No Seed Left Behind

Thursday, May 30th

This morning we headed to Seed Savers Exchange in Deborah, IA to help a crew work on weeding their gardens. Seed Savers is an organization that strives to preserve heirloom seeds. They have over 25,000 different varieties of seeds. Of this 25,000, they have 750 different varieties of potatoes and hundreds of varieties for other plants also! Each season they plant a couple hundred varieties of seeds for the purpose of gaining fresh seeds. Seeds can last for a long time if they are kept in the right conditions. However, each year the germination rate decreases, so periodically the seeds have to be planted. This is a large undertaking for an organization that only plants seeds on approximately 20 of its 890 acres each year. This is further complicated because certain plants have to be spaced out large distances to prevent cross-pollination.

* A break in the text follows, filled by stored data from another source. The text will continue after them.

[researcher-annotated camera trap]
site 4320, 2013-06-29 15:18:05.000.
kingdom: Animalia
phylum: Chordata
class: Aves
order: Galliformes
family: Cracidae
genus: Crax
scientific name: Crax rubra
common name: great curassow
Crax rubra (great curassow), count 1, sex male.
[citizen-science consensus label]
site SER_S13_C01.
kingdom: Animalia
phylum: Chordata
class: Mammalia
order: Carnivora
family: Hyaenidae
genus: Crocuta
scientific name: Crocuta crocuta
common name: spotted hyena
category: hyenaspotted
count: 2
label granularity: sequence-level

How does Seed Savers determine which of its 25,000 seeds to plant each year? Seed Savers has a computer system that sorts out its inventory of seeds, showing those with the highest priority to be planted. They also have volunteers who will plant seeds for them. Unfortunately they only have 25 volunteer gardeners who are helping with this. Another tactic they use is tissue culture. Potatoes must be planted each year, but Seed Savers has over 750 varieties of potatoes and not enough room to plant them all. They are able to grow them all in tissue cultures and house all 750 in a refrigerator.

I really enjoyed this organization. It was a nice contrast to the Cortevas and Monsantos of the seed industry. I would to see farmers go back to a system where heirloom seeds are used. It would free up the farmer from having to buy seeds each year and release them from the chemical company system.